Prompt:
Pick out all lines with the word "when" from the records that follow.

Collected data:
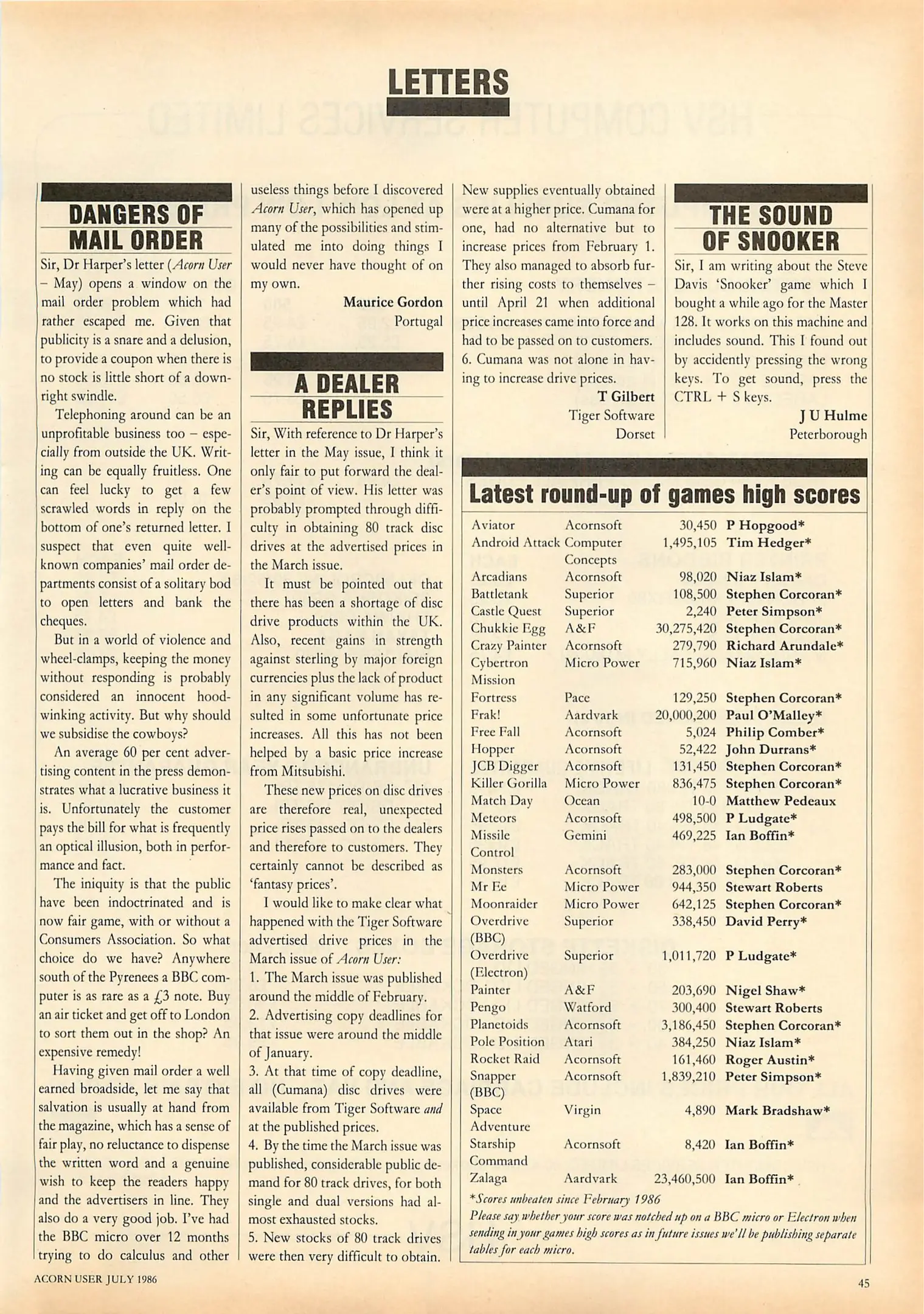 LETTERS

DANGERS OF MAIL ORDER

Sir, Dr Harper's letter (Acorn User – May) opens a window on the mail order problem which had rather escaped me. Given that publicity is a snare and a delusion, to provide a coupon when there is no stock is little short of a downright swindle.

Telephoning around can be an unprofitable business too – especially from outside the UK. Writing can be equally fruitless. One can feel lucky to get a few scrawled words in reply on the bottom of one's returned letter. I suspect that even quite well-known companies' mail order departments consist of a solitary bod to open letters and bank the cheques.

But in a world of violence and wheel-clamps, keeping the money without responding is probably considered an innocent hoodwinking activity. But why should we subsidise the cowboys?

An average 60 per cent advertising content in the press demonstrates what a lucrative business it is. Unfortunately the customer pays the bill for what is frequently an optical illusion, both in performance and fact.

The iniquity is that the public have been indoctrinated and is now fair game, with or without a Consumers Association. So what choice do we have? Anywhere south of the Pyrenees a BBC computer is as rare as a £3 note. Buy an air ticket and get off to London to sort them out in the shop? An expensive remedy!

Having given mail order a well earned broadside, let me say that salvation is usually at hand from the magazine, which has a sense of fair play, no reluctance to dispense the written word and a genuine wish to keep the readers happy and the advertisers in line. They also do a very good job. I've had the BBC micro over 12 months trying to do calculus and other useless things before I discovered Acorn User, which has opened up many of the possibilities and stimulated me into doing things I would never have thought of on my own.

Maurice Gordon
Portugal

A DEALER REPLIES

Sir, With reference to Dr Harper's letter in the May issue, I think it only fair to put forward the dealer's point of view. His letter was probably prompted through difficulty in obtaining 80 track disc drives at the advertised prices in the March issue.

It must be pointed out that there has been a shortage of disc drive products within the UK. Also, recent gains in strength against sterling by major foreign currencies plus the lack of product in any significant volume has resulted in some unfortunate price increases. All this has not been helped by a basic price increase from Mitsubishi.

These new prices on disc drives are therefore real, unexpected price rises passed on to the dealers and therefore to customers. They certainly cannot be described as 'fantasy prices'.

I would like to make clear what happened with the Tiger Software advertised drive prices in the March issue of Acorn User:
1. The March issue was published around the middle of February.
2. Advertising copy deadlines for that issue were around the middle of January.
3. At that time of copy deadline, all (Cumana) disc drives were available from Tiger Software and at the published prices.
4. By the time the March issue was published, considerable public demand for 80 track drives, for both single and dual versions had almost exhausted stocks.
5. New stocks of 80 track drives were then very difficult to obtain. New supplies eventually obtained were at a higher price. Cumana for one, had no alternative but to increase prices from February 1. They also managed to absorb further rising costs to themselves – until April 21 when additional price increases came into force and had to be passed on to customers.
6. Cumana was not alone in having to increase drive prices.

T Gilbert
Tiger Software
Dorset

THE SOUND OF SNOOKER

Sir, I am writing about the Steve Davis 'Snooker' game which I bought a while ago for the Master 128. It works on this machine and includes sound. This I found out by accidently pressing the wrong keys. To get sound, press the CTRL + S keys.

J U Hulme
Peterborough

Latest round-up of games high scores

| | | | |
|---|---|---|---|
| Aviator | Acornsoft | 30,450 | P Hopgood* |
| Android Attack | Computer Concepts | 1,495,105 | Tim Hedger* |
| Arcadians | Acornsoft | 98,020 | Niaz Islam* |
| Battletank | Superior | 108,500 | Stephen Corcoran* |
| Castle Quest | Superior | 2,240 | Peter Simpson* |
| Chukkie Egg | A&F | 30,275,420 | Stephen Corcoran* |
| Crazy Painter | Acornsoft | 279,790 | Richard Arundale* |
| Cybertron Mission | Micro Power | 715,960 | Niaz Islam* |
| Fortress | Pace | 129,250 | Stephen Corcoran* |
| Frak! | Aardvark | 20,000,200 | Paul O'Malley* |
| Free Fall | Acornsoft | 5,024 | Philip Comber* |
| Hopper | Acornsoft | 52,422 | John Durrans* |
| JCB Digger | Acornsoft | 131,450 | Stephen Corcoran* |
| Killer Gorilla | Micro Power | 836,475 | Stephen Corcoran* |
| Match Day | Ocean | 10-0 | Matthew Pedeaux |
| Meteors | Acornsoft | 498,500 | P Ludgate* |
| Missile Control | Gemini | 469,225 | Ian Boffin* |
| Monsters | Acornsoft | 283,000 | Stephen Corcoran* |
| Mr Ee | Micro Power | 944,350 | Stewart Roberts |
| Moonraider | Micro Power | 642,125 | Stephen Corcoran* |
| Overdrive (BBC) | Superior | 338,450 | David Perry* |
| Overdrive (Electron) | Superior | 1,011,720 | P Ludgate* |
| Painter | A&F | 203,690 | Nigel Shaw* |
| Pengo | Watford | 300,400 | Stewart Roberts |
| Planetoids | Acornsoft | 3,186,450 | Stephen Corcoran* |
| Pole Position | Atari | 384,250 | Niaz Islam* |
| Rocket Raid | Acornsoft | 161,460 | Roger Austin* |
| Snapper (BBC) | Acornsoft | 1,839,210 | Peter Simpson* |
| Space Adventure | Virgin | 4,890 | Mark Bradshaw* |
| Starship Command | Acornsoft | 8,420 | Ian Boffin* |
| Zalaga | Aardvark | 23,460,500 | Ian Boffin* |

*Scores unbeaten since February 1986
Please say whether your score was notched up on a BBC micro or Electron when sending in your games high scores as in future issues we'll be publishing separate tables for each micro.

ACORN USER JULY 1986
45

Your response:
Sir, Dr Harper's letter (Acorn User – May) opens a window on the mail order problem which had rather escaped me. Given that publicity is a snare and a delusion, to provide a coupon when there is no stock is little short of a downright swindle.
5. New stocks of 80 track drives were then very difficult to obtain. New supplies eventually obtained were at a higher price. Cumana for one, had no alternative but to increase prices from February 1. They also managed to absorb further rising costs to themselves – until April 21 when additional price increases came into force and had to be passed on to customers.
Please say whether your score was notched up on a BBC micro or Electron when sending in your games high scores as in future issues we'll be publishing separate tables for each micro.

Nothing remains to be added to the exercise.